Creatural realism is a type of realism anchored in the sensual (or sensory) world. It is not related to sensuality in the modern sexual sense; instead, creatural realism means that texts describe events and things in a heightened and intensely sensory manner. This type of realism begins, as Auerbach traces it, in the literature of the Middle Ages. During this time, difficult and sometimes horrific lives on earth led people to see their earthly lives as something lesser—a grotesque existence they must suffer before ascending to heaven. Writers would describe earthly events in intensely sensory ways, leaning toward the grotesque and ugly, to represent this worldview. In later works, however, creatural realism reappears, but this time without the dim worldview of earthly life as grotesque. Creatural realism is instead used to represent the power of the body through the use of intensely sensual descriptions.

Figura/Figural Realism

Figural realism is a type of realism developed out of Christian traditions. Said describes figura/figural realism as something that defines history as “not only mov[ing] forward but also backward, in each oscillation between eras managing to accomplish a greater realism, a more substantial ‘thickness’ […] a higher degree of truth” (xxi). It comes from early interpretations and attempts to reconcile the New Testament of the Christian Bible with the Old Testament. Christian Fathers and scholars would recognize a present (or more recent) event as having been foretold by another event in the past (so, for instance, finding echoes of Christ in the Old Testament), thus creating connections between past and present and creating meaning from those connections. Figura, in other words, “is the intellectual and spiritual energy that does the actual connecting between past and present, history and Christian truth, which is so essential to interpretation” (xxii). Figural realism is an essential type of realism to recognize when studying Christian texts (or texts that developed out of the Christian tradition). It provides a type of historicity to texts by finding connections between events.

Historicity

In its most simple definition, historicity means that a work has historical authenticity. Auerbach, however, uses the term to describe a certain awareness of history and sociocultural causes and effects within a text itself. He explains that texts up through at least the era of courtly romances lacked a sense of historicity. By this he means that authors did not bother to explore things like social or political causes of events; instead, they simply represented them and focused on good versus evil or right versus wrong. The epitome of historicity as Auerbach sees it is reached in Stendhal’s work in 19th-century France. Stendhal’s novels, Auerbach argues, cannot be understood if one does not understand the author’s era, including historical, political, and social tensions and events.

Realism (General)

In its simplest sense, realism is the practice of representing the world accurately. In Mimesis: The Representation of Reality in Western Literature, however, Auerbach focuses on realism as the serious representation of life in literature. Many readers associate the term realism with the exceptionally detailed descriptions of 19th-century writers like Thomas Hardy, but Auerbach moves away from such a limited view. Instead, he tracks realism across Western literary history as the representation of life as perceived or experienced by those who lived in that time. With this definition, Auerbach explores a variety of styles throughout literary history and explores how each text he analyzes represents the “reality” of the particular milieu in which it was written.

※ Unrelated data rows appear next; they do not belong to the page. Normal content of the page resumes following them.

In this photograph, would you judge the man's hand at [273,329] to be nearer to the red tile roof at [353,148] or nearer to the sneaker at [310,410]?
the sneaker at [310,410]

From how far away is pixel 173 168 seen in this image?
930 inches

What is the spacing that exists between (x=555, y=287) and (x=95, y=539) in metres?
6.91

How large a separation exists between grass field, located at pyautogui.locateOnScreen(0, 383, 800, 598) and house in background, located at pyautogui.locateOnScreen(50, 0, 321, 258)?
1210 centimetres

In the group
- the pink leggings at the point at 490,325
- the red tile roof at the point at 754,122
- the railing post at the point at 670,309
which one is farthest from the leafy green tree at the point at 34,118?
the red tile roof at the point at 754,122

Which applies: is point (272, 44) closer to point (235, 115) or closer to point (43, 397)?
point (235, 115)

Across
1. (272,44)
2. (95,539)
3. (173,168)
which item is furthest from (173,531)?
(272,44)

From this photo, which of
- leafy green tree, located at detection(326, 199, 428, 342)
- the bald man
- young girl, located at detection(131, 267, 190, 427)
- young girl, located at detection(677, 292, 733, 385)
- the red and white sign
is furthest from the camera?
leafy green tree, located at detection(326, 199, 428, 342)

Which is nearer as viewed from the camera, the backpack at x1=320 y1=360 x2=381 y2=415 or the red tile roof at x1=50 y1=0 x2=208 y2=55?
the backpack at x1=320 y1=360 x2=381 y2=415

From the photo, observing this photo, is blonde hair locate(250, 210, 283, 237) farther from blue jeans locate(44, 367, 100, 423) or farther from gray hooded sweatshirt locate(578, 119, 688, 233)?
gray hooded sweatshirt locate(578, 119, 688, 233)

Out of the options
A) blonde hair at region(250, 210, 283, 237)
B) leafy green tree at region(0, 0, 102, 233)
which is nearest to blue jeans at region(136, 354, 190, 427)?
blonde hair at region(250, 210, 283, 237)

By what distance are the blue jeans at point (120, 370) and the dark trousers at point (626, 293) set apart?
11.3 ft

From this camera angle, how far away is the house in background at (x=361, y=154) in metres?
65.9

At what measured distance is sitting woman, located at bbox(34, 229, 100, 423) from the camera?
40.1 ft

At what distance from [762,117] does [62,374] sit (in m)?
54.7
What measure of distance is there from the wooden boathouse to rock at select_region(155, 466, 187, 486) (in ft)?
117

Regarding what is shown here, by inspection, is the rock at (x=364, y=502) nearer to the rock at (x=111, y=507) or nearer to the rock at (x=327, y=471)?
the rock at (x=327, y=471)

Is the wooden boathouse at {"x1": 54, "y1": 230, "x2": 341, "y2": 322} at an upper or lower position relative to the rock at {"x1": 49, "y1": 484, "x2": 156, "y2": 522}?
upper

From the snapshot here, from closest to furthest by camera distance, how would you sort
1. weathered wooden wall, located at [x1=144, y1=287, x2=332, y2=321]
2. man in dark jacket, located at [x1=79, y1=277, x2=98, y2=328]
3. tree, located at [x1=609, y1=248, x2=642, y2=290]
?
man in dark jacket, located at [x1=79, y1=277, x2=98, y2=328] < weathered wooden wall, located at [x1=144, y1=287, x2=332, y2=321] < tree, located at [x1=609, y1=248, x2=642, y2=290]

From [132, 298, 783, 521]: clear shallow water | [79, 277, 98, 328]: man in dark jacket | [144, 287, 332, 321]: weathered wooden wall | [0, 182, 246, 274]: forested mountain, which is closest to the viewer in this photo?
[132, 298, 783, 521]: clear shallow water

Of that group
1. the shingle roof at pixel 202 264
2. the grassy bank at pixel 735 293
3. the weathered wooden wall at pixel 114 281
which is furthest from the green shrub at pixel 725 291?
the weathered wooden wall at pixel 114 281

Separation (or Mingling) of Styles

The separation or mingling of styles is the primary theme Auerbach traces throughout Western literary history. The “styles” Auerbach references are those of “high” and “low” style. Edward Said describes them in the Introduction:

In classical literature, Auerbach says, high style was used for nobles and gods who could be treated tragically; low style was principally for comic and mundane subjects, perhaps even for idyllic ones, but the idea of everyday human or worldly life as something to be represented through a style proper to it is not generally available before Christianity (xviii).

Prior to Christianity, these “styles” were not officially recognized and had not reached their apogee, but ancient texts outside of Christianity did generally avoid serious representation of the lower classes. In the height of classical literature, the separation of styles was considered the rule, separation “elevated” (high) subject matter from “low” subject matter. Auerbach traces the mingling of styles to Christian tradition. Christ himself represents a mingling of “styles,” so to speak, through the arrival of his holy self to a humble class of people on earth, but this mingling of styles existed even before Christ, when God would appear to humans through the humblest of situations. Early Christian Fathers were influenced by antiquity, as well, however, and this led to the classical separation of styles before, eventually, works like Dante began the slow process of re-mingling the styles and representing any class of people and any event seriously. By the time of the Modernists, Auerbach explains, “[t]he strata of societies and their different ways of life have become inextricably mingled” (552).